浩處に快舩一艘、水崎のかたより漕出たり。「こなたへもや」、と見る程に、はやきこと矢の如く、間ちかくなるまゝに、舩の中より聲たかく、
〽契あれば、卯の葉葺ける、濱屋にも、龍の宮媛かよひてしかな
と、口實む一首の古歌(仲正家集)を、水主は何とも聞しらでや、そがまゝに漕着しかば、件の人は纜を、砂の中へ投かけて、その身も閃りと登り立を、と見れば堀內貞行。「こは〳〵いかに」、とこなたの主從、縡問㒵に先に立て、舊の樹下に坐を占れば、貞行は松の下葉を、掻よせて小膝を著、「向に相模路へ入りしより、渡海不便に候よしを、仄に聞て候へば、捷徑より先へ走て、是首彼首なる苫屋にて、津を求れども舩を出さず。ゆき〳〵て水崎に赴き、漁舟を借得たれども、餓させ給ふ事もやとて、飯を炊せ候程に、雷雨烈しくなりしかば、思はず彼處に日を消し、かくの如く遲參せり。はじめよりこれらのよしを、申上候はねば、いぶかしくおぼし召けん」、といふを義實聞あへず、「さればこそいはざる事歟。われはさらなり木曾介も、こゝらに舩のありなしは、一切思ひかけざりき。もし藏人なかりせば、今宵いかでか安房へわたさん。寔にこよなき才學なれ」、と只管嘆賞し給へば、氏元は額を拊、「人の才の長き短き、かくまで差別あるもの歟。やよ藏人ぬし、かゝる時には疑念も發りぬ。おのが心の淺瀨にまよへば、深き思慮ある和殿を狹して、今までわろくいひつる也」、と咲つゝ吿れば、貞行は、腹を抱てうち笑ふ。

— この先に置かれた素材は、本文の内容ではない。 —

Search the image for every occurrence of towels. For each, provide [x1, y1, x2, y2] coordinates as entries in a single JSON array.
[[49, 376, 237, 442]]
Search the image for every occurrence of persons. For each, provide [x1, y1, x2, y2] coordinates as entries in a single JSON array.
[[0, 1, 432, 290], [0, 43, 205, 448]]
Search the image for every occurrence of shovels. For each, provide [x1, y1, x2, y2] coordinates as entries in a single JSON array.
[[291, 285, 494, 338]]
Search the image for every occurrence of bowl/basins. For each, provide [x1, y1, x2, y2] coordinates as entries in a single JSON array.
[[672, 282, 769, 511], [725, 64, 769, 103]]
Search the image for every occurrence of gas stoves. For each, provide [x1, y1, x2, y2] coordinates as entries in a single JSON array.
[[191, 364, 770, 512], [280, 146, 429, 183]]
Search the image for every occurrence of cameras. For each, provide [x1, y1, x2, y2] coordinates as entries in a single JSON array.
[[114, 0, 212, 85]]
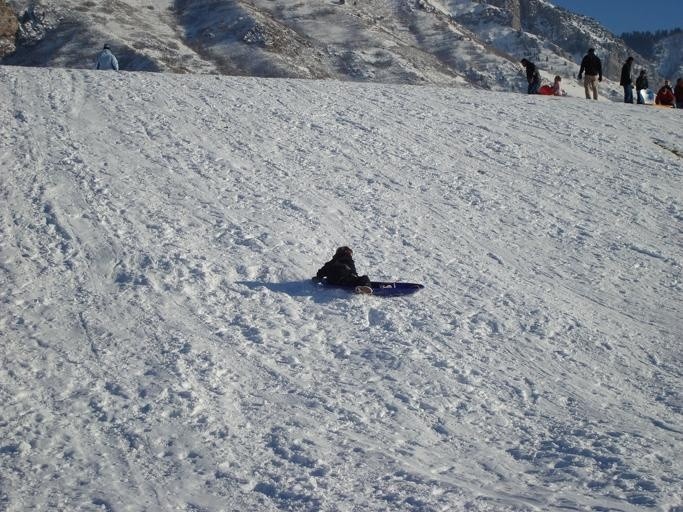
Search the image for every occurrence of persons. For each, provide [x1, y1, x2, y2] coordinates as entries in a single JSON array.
[[93, 44, 118, 72], [655, 87, 676, 109], [619, 57, 634, 104], [577, 48, 603, 100], [519, 59, 541, 94], [550, 76, 562, 96], [635, 71, 648, 104], [662, 80, 674, 95], [673, 78, 683, 109], [310, 246, 374, 295]]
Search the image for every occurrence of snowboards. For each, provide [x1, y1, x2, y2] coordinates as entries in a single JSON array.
[[319, 277, 425, 296]]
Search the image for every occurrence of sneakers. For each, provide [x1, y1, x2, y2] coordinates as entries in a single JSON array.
[[355, 286, 372, 294]]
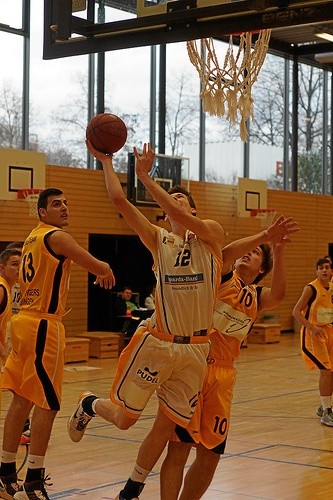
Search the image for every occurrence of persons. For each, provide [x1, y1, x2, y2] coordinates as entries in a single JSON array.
[[0, 189, 116, 500], [160, 216, 300, 500], [114, 286, 141, 334], [292, 255, 333, 426], [65, 138, 226, 500], [145, 285, 156, 309], [0, 242, 54, 446]]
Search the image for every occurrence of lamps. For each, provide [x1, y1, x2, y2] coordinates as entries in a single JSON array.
[[314, 27, 333, 42]]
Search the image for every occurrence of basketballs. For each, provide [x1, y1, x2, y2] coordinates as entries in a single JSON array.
[[86, 113, 128, 154]]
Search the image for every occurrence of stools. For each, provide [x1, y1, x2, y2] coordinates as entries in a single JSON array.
[[248, 323, 283, 344], [62, 331, 124, 364]]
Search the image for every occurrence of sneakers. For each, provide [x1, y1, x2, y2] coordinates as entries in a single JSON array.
[[320, 408, 333, 427], [66, 391, 96, 442], [18, 429, 30, 444], [315, 404, 323, 417], [0, 478, 19, 500], [114, 490, 139, 500], [12, 483, 48, 500]]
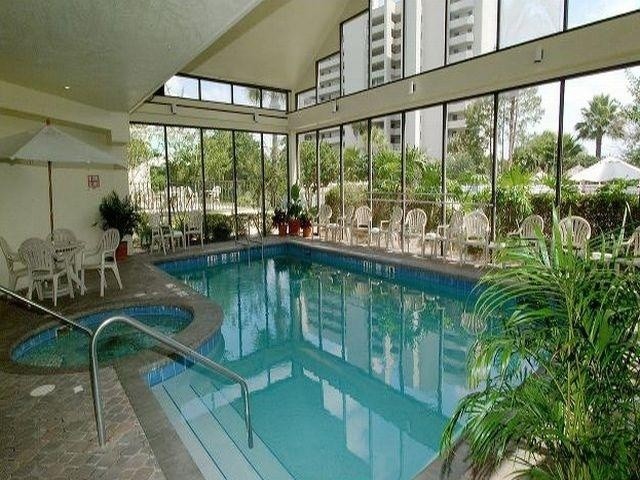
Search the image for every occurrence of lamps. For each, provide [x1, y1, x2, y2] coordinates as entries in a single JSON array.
[[0, 228, 122, 308], [145, 210, 203, 255], [310, 204, 591, 269]]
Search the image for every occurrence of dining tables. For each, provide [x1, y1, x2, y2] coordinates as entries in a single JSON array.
[[92, 191, 141, 257], [271, 180, 312, 238]]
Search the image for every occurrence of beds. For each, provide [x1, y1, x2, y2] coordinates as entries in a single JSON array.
[[1, 116, 128, 245], [530, 154, 640, 184]]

現二鞘の隔なき、兵士の交は、かくこそあれ、と義實も、共に笑坪に入給ふ。かくて又義實は、藏人貞行にうち對ひ、「われは前面へ渡りかねて、こゝに汝を待ほどに、塊の賜あり。又白龍の祥瑞あり。これらは舩にて譚ん」、と宣ふ聲を聞とりてや、水主は手を抗、さし招き、「月もよし、風もよし。とく〳〵舩に乘給へ」、と促す隨に主從三人、乘れば搖揚く棚なし小舟、水主は纜手繰よせて、取なほす棹のうたかたの、安房を望てぞ漕去ぬ。